*Work to be completed:*
Set out the entries below as a numbered list, skipping any blank lines and leaving the pictures out.
───── Data to use
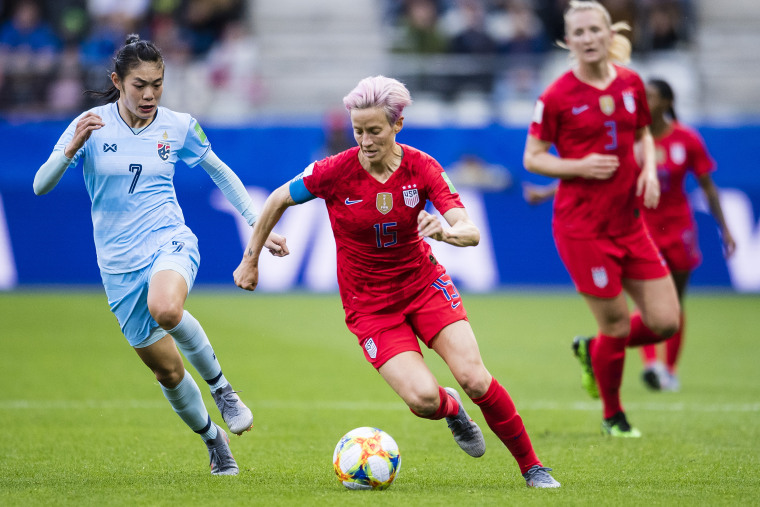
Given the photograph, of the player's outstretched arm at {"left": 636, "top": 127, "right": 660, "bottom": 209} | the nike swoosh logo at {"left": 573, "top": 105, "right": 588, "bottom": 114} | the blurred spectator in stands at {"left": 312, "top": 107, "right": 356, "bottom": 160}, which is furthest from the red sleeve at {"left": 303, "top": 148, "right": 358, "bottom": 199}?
the blurred spectator in stands at {"left": 312, "top": 107, "right": 356, "bottom": 160}

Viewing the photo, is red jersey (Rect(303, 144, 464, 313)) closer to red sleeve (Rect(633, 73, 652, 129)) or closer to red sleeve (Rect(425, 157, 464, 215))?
red sleeve (Rect(425, 157, 464, 215))

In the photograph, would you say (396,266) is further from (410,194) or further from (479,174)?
(479,174)

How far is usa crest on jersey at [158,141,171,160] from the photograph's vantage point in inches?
241

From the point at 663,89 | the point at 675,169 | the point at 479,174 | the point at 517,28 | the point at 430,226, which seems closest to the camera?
the point at 430,226

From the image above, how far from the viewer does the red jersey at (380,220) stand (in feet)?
18.6

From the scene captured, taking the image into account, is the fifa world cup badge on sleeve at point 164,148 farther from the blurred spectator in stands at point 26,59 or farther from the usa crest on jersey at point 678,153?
the blurred spectator in stands at point 26,59

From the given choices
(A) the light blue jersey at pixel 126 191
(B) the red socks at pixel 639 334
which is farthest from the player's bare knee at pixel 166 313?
(B) the red socks at pixel 639 334

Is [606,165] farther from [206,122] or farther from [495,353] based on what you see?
[206,122]

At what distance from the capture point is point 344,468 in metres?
5.66

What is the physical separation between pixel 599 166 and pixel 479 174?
9.59 meters

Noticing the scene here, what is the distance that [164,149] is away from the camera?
613cm

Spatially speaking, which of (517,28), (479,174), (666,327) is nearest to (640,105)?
(666,327)

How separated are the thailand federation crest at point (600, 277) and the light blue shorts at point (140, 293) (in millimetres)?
2605

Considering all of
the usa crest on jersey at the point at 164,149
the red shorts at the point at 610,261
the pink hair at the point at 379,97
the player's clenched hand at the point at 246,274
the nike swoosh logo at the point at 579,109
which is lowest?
the red shorts at the point at 610,261
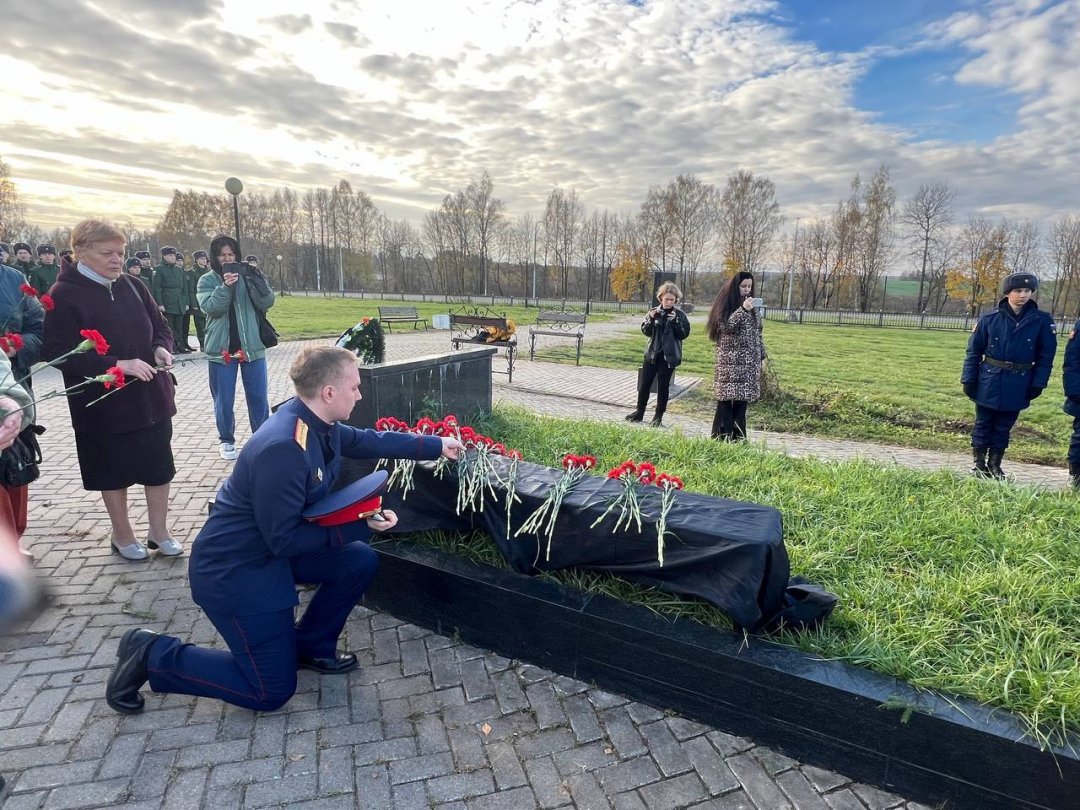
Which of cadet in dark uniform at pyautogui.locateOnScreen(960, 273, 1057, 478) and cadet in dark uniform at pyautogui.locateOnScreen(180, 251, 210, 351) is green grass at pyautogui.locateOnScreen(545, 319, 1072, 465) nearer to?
cadet in dark uniform at pyautogui.locateOnScreen(960, 273, 1057, 478)

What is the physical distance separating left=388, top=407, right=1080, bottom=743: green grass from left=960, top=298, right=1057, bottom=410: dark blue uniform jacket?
1.48 meters

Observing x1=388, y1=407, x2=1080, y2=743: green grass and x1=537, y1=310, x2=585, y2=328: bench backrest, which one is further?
x1=537, y1=310, x2=585, y2=328: bench backrest

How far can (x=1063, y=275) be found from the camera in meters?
44.4

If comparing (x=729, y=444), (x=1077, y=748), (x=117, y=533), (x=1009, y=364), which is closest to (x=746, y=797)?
(x=1077, y=748)

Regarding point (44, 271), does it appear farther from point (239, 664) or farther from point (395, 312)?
point (239, 664)

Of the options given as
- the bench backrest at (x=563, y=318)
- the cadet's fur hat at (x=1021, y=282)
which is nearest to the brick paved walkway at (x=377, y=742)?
the cadet's fur hat at (x=1021, y=282)

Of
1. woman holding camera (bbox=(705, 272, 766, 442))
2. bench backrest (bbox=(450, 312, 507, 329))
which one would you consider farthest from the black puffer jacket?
bench backrest (bbox=(450, 312, 507, 329))

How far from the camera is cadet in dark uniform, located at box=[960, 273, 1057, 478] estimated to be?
5.19 metres

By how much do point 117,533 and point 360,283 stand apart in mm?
66579

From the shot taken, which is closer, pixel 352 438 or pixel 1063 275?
pixel 352 438

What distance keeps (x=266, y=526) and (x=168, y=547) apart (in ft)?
6.88

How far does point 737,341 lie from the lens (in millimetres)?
6043

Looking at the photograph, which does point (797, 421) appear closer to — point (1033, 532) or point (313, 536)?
point (1033, 532)

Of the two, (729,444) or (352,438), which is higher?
(352,438)
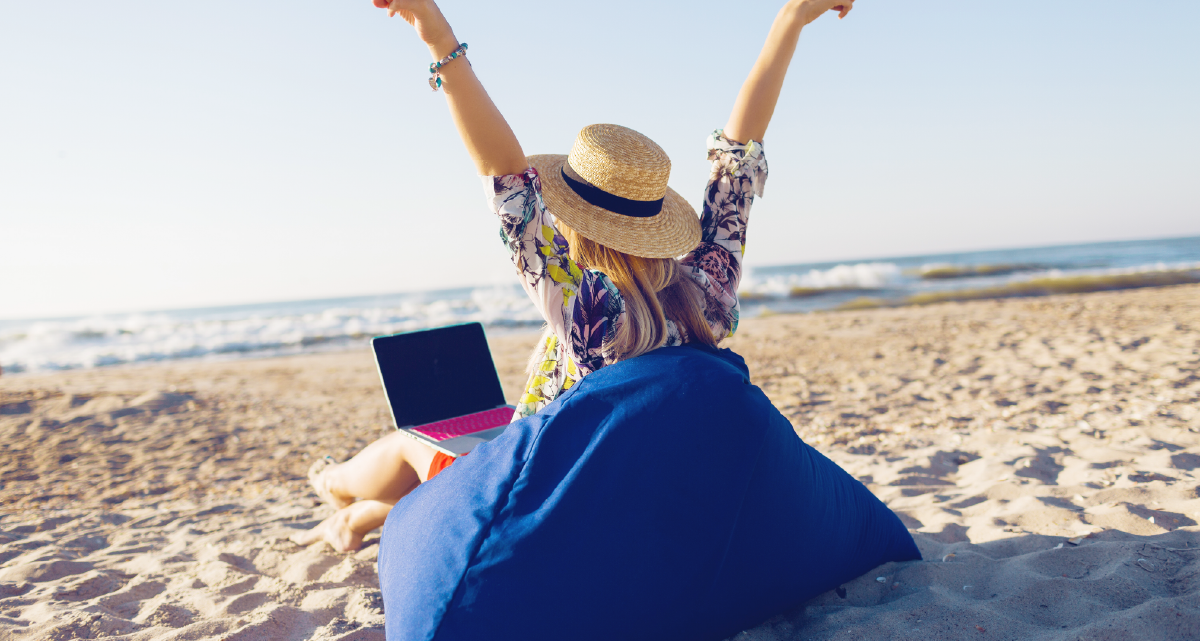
──────────
*Exercise solution:*
1. Given the photograph, of the player's outstretched arm at {"left": 636, "top": 127, "right": 660, "bottom": 209} | the nike swoosh logo at {"left": 573, "top": 105, "right": 588, "bottom": 114} | the blurred spectator in stands at {"left": 312, "top": 107, "right": 356, "bottom": 160}, which is furthest from the red sleeve at {"left": 303, "top": 148, "right": 358, "bottom": 199}?
2. the blurred spectator in stands at {"left": 312, "top": 107, "right": 356, "bottom": 160}
3. Viewing the photo, is red jersey (Rect(303, 144, 464, 313)) closer to red sleeve (Rect(633, 73, 652, 129)) or closer to red sleeve (Rect(425, 157, 464, 215))?
4. red sleeve (Rect(425, 157, 464, 215))
5. In the photograph, would you say (396,266) is further from (410,194) or further from (479,174)?
6. (479,174)
7. How far is usa crest on jersey at [158,141,171,160] from the photograph's vantage point in inches?
8. 241
9. From the point at 663,89 | the point at 675,169 | the point at 479,174 | the point at 517,28 | the point at 430,226, which seems closest to the camera?
10. the point at 430,226
11. From the image above, how far from the viewer does the red jersey at (380,220) stand (in feet)?
12. 18.6
13. From the scene captured, taking the image into account, is the fifa world cup badge on sleeve at point 164,148 farther from the blurred spectator in stands at point 26,59 or farther from the usa crest on jersey at point 678,153?
14. the blurred spectator in stands at point 26,59
15. From the given choices
16. (A) the light blue jersey at pixel 126 191
17. (B) the red socks at pixel 639 334
18. which is farthest from the player's bare knee at pixel 166 313?
19. (B) the red socks at pixel 639 334
20. Is [606,165] farther from [206,122] or farther from [495,353] based on what you see?
21. [206,122]
22. At what distance from the capture point is point 344,468 in metres?
23. 5.66
24. What is the physical separation between pixel 599 166 and pixel 479 174?
25. 9.59 meters
26. Noticing the scene here, what is the distance that [164,149] is away from the camera?
27. 613cm
28. Spatially speaking, which of (517,28), (479,174), (666,327) is nearest to (640,105)?
29. (666,327)
30. How separated are the thailand federation crest at point (600, 277) and the light blue shorts at point (140, 293) (in millimetres)?
31. 2605
32. Considering all of
33. the usa crest on jersey at the point at 164,149
34. the red shorts at the point at 610,261
35. the pink hair at the point at 379,97
36. the player's clenched hand at the point at 246,274
37. the nike swoosh logo at the point at 579,109
38. which is lowest?
39. the red shorts at the point at 610,261
40. Which of cadet in dark uniform at pyautogui.locateOnScreen(960, 273, 1057, 478) and cadet in dark uniform at pyautogui.locateOnScreen(180, 251, 210, 351) is green grass at pyautogui.locateOnScreen(545, 319, 1072, 465) nearer to?
41. cadet in dark uniform at pyautogui.locateOnScreen(960, 273, 1057, 478)
42. What is the physical distance separating left=388, top=407, right=1080, bottom=743: green grass from left=960, top=298, right=1057, bottom=410: dark blue uniform jacket?
43. 1.48 meters
44. Observing x1=388, y1=407, x2=1080, y2=743: green grass and x1=537, y1=310, x2=585, y2=328: bench backrest, which one is further?
45. x1=537, y1=310, x2=585, y2=328: bench backrest
46. How far can (x=1063, y=275) be found from the camera in meters?
47. 44.4
48. If comparing (x=729, y=444), (x=1077, y=748), (x=117, y=533), (x=1009, y=364), which is closest to (x=746, y=797)?
49. (x=1077, y=748)
50. Regarding point (44, 271), does it appear farther from point (239, 664) or farther from point (395, 312)?
51. point (239, 664)
52. Of the options given as
53. - the bench backrest at (x=563, y=318)
54. - the cadet's fur hat at (x=1021, y=282)
55. which is nearest to the brick paved walkway at (x=377, y=742)?
56. the cadet's fur hat at (x=1021, y=282)
57. Of
58. 1. woman holding camera (bbox=(705, 272, 766, 442))
59. 2. bench backrest (bbox=(450, 312, 507, 329))
60. which one would you consider farthest from the black puffer jacket?
61. bench backrest (bbox=(450, 312, 507, 329))
62. How far from the camera is cadet in dark uniform, located at box=[960, 273, 1057, 478] estimated to be?
63. 5.19 metres
64. By how much do point 117,533 and point 360,283 stand apart in mm?
65. 66579
66. From the shot taken, which is closer, pixel 352 438 or pixel 1063 275?
67. pixel 352 438
68. What distance keeps (x=266, y=526) and (x=168, y=547) apart (in ft)?
69. 6.88
70. How far does point 737,341 lie from the lens (in millimetres)?
71. 6043
72. Looking at the photograph, which does point (797, 421) appear closer to — point (1033, 532) or point (313, 536)?
73. point (1033, 532)
74. Of the two, (729,444) or (352,438), which is higher?
75. (352,438)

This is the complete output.